Israel Geological Society
- Founded: 1954
- Type: Professional Organization
- Region served: Israel
- Method: Conferences, Publications, Training
- Members: 400
- Key people: .
- Revenue: ·
- Endowment: ·
- Employees: .
- Volunteers: ·
- Website: www.igs.org.il

= Israel Geological Society =

National Geological Organization of Israel

The Israel Geological Society (IGS) is a non-profit organization that is the national organization for geologists in Israel, including those working in academic institutions, research institutions and commercial organizations; it is also open to private individuals interested in earth sciences. The IGS has 400 members, including students, retired individuals and new immigrants.

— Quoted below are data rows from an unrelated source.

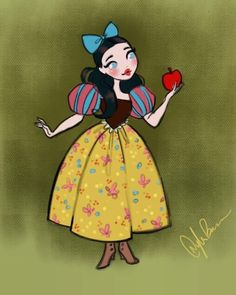 Snow White just a cute lil sketch/color. I've been so light on pieces lately! hopefully soon I'll get back into a better routine with keeping up on personal art! Disney Movie Characters, Disney Villains Art, Disney Art, Disney Movies, Disney Stuff, Disney Princesses, Walt Disney, Disney Inspired Dresses, Snow White Art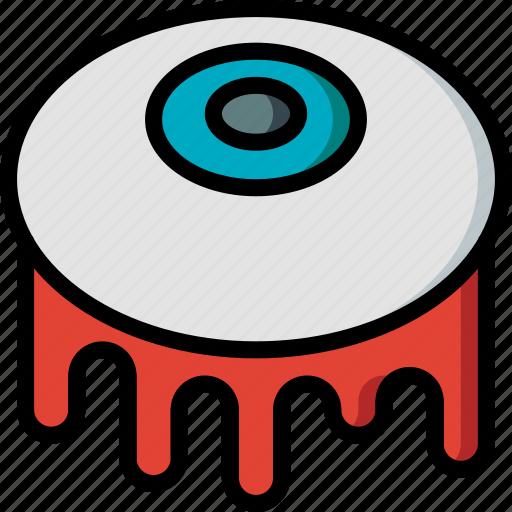 creepy, eyeball, halloween, scary, spooky icon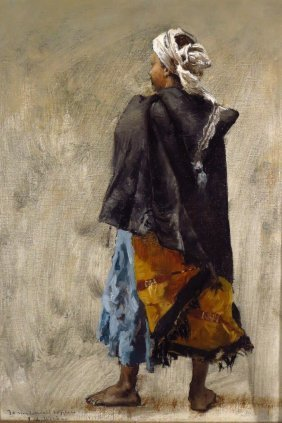Edwin Lord Weeks, Study of a Standing Man, o/c
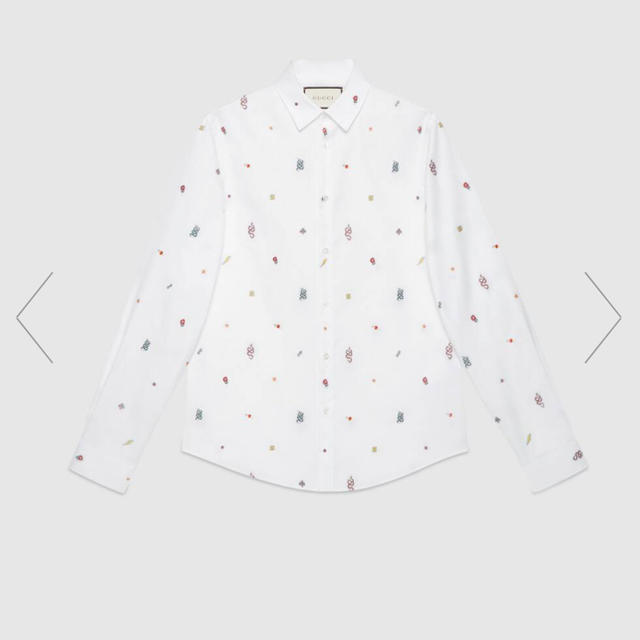 Gucci - gucci シャツの通販 by kakikaki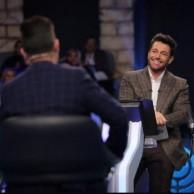 محمد رضا گلزار | دانلود قسمت ۷۰ مسابقه برنده باش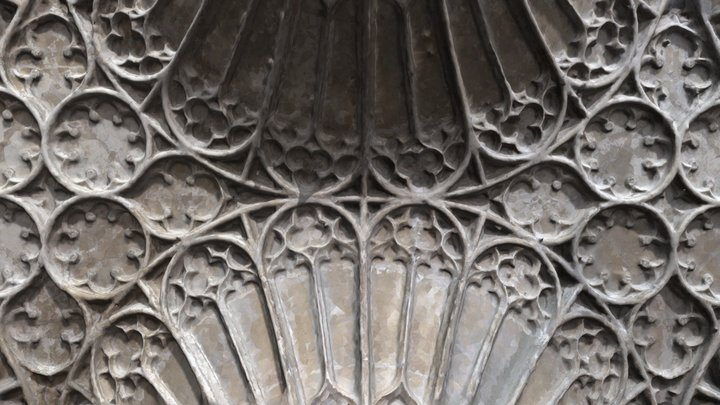 Cloister Roof at Gloucester Cathedral 3D Model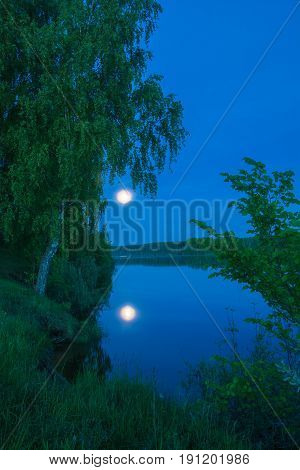 Beautiful Lunar Landscape On The Banks Of The River.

The society is administrated by an annually elected committee, which includes the President and the Vice President and five committee members. The society's activities are funded by the annual membership fee and by contributions from various institutions and organizations.

==Activities==
Main activities of the IGS:
- The Annual Meeting, for the presentation and discussion of current topics of interest in its fields, including lectures, posters and field excursion.
- Earth Sciences Day, with lectures open to the general public.
- The Israel Journal of Earth Sciences, a professional journal. It is published annually in English in four issues. The journal is a primary journal for the publication of Earth Sciences research in the region, and is distributed to all society members and to libraries in Israel and abroad.
- Society Awards—annual awards for research achievements in earth sciences and a medal for outstanding contribution to public awareness of the subject. The awards are the Raphael (Rafi) Freund Award, the Peretz Grader Award, the Society Award for Applied Research, and the Geological Society Medal. The society also grants honorary membership to exceptional members of the society.